REQUIRED WORK:
Each line of the data below from the one holding "The improvement in" to the one holding "Given this setup, evaluate", inclusive, is to be reproduced exactly; no other line belongs in the answer.

Stored items:
Content starts

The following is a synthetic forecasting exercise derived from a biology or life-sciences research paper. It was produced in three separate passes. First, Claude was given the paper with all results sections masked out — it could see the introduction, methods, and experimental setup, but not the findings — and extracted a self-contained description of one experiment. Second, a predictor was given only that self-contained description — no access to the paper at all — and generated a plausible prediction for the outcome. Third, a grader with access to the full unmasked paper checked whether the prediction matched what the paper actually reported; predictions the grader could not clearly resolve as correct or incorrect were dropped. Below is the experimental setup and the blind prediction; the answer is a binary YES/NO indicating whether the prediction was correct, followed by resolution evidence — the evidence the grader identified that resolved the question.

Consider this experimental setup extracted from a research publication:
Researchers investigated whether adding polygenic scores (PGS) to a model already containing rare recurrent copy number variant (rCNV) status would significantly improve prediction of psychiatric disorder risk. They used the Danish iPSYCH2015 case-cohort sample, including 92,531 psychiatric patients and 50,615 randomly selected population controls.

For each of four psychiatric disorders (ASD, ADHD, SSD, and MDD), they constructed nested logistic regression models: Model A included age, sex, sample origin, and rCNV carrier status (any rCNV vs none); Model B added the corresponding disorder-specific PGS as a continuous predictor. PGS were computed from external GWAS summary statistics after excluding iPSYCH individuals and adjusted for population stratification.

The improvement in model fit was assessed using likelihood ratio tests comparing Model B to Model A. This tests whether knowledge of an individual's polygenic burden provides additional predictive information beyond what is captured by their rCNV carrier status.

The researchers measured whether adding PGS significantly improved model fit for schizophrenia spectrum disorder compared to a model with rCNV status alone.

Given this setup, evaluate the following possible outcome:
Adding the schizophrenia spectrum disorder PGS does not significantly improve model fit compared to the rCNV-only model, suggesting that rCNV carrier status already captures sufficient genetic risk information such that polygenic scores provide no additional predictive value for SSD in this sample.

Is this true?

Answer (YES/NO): NO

Content ends

REPLY:
The improvement in model fit was assessed using likelihood ratio tests comparing Model B to Model A. This tests whether knowledge of an individual's polygenic burden provides additional predictive information beyond what is captured by their rCNV carrier status.

The researchers measured whether adding PGS significantly improved model fit for schizophrenia spectrum disorder compared to a model with rCNV status alone.

Given this setup, evaluate the following possible outcome:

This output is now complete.